Swiss law does not differentiate between historical "old" pollution and plants that are still in operation, but emphasizes the operational safety of the same: Contaminated sites within the meaning of the law are "contaminated sites in need of rehabilitation" (Art. 2, line 3 AltlV). Also excluded are locations to which “only unpolluted excavated, excavated or excavated material has reached” (Art. 2 Z. 1 lit. a AltlV).
Of the approximately 4,000 locations in need of renovation in the cadastre of polluted locations , which is operated jointly by the federal government and the cantons at the Federal Office for the Environment , almost 40% (a good 1,500) are disposal sites .
Web links
- Austria: Contaminated site portal (altlasten.gv.at, Federal Environment Agency)
- Switzerland: online cadastre of cantons and federal agencies. , Federal Office for the Environment - link list
Individual evidence
- ↑ Old deposit. Spectrum: Lexicon of Geosciences.
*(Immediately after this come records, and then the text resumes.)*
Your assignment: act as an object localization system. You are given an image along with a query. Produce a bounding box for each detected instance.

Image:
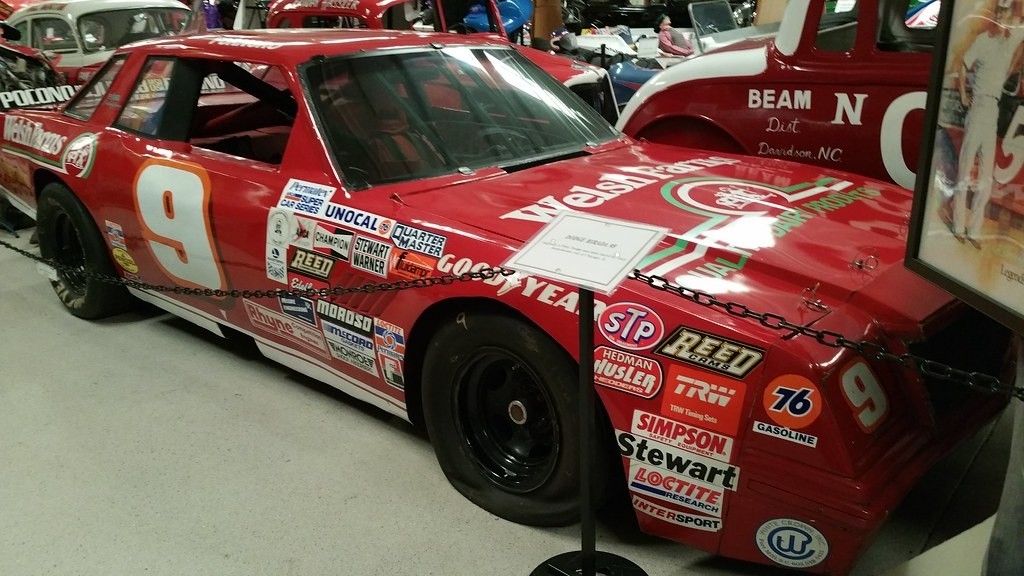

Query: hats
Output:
[996,0,1013,9]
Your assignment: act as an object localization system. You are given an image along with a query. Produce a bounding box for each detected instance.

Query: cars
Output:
[0,0,1020,575]
[0,0,939,124]
[616,0,952,192]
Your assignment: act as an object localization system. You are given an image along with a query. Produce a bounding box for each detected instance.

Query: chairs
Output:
[189,94,446,176]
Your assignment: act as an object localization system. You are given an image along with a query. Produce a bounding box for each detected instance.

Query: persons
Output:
[653,13,694,55]
[951,0,1024,245]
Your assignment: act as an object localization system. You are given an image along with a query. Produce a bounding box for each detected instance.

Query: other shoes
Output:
[949,224,982,251]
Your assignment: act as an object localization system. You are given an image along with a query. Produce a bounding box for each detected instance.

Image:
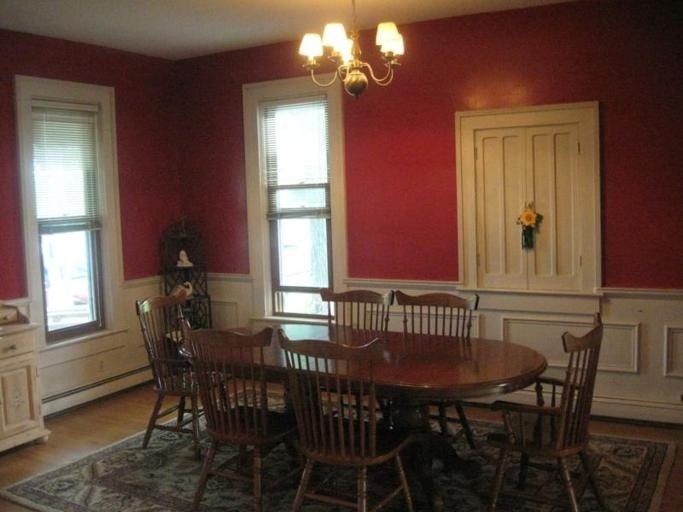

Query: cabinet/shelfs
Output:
[0,323,52,452]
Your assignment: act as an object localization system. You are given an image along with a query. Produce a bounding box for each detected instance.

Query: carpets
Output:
[0,386,678,510]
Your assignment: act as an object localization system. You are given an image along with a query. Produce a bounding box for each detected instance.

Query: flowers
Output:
[516,206,542,248]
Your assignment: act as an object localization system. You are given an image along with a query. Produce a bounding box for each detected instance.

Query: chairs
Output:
[487,312,605,512]
[181,326,306,511]
[134,285,230,461]
[320,290,480,339]
[276,328,413,512]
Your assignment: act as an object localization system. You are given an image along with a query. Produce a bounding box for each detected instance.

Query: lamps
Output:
[298,0,406,103]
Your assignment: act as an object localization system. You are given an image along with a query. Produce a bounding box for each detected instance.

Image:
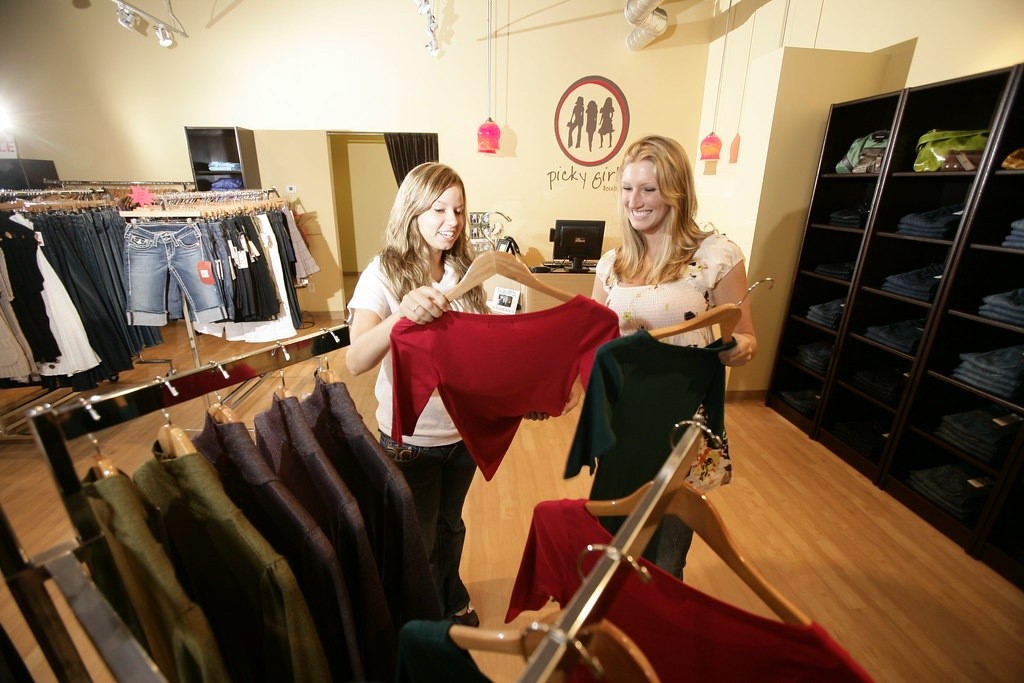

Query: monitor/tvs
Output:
[549,219,605,272]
- ↑ Hubert Reichl: Liability for contaminated sites. Austrian Water and Waste Management Association (ÖWAV), onA (2009), The primary obligated party is "not ascertainable" , p. 7 ( pdf , on oewav.at, accessed November 28, 2019).
- ↑ a b Ops cit. Reichl Liability for contaminated sites , I.1. What are contaminated sites? P. 2.
- ↑ On this in detail ops cit. Reichl Liability for contaminated sites , III. Public liability issues relating to a property identified as a contaminated site , especially III.3. Public liability - using the example of a landfill (contaminated site) - AWG 2002 p. 5 ff.
- ↑ Progress in the remediation of contaminated sites. , Federal Environment Agency: News , March 26, 2019.
- ↑ However, “old waste” is also in use, see contaminated sites and contaminated sites: old waste . In: Portal Kanton St.Gallen (accessed November 28, 2019).
- ↑ Status of contaminated sites in Switzerland. Federal Office for the Environment FOEN: Topic Contaminated Sites → Technical Information → Contaminated Sites Processing (as of April 30, 2019, accessed November 28, 2019).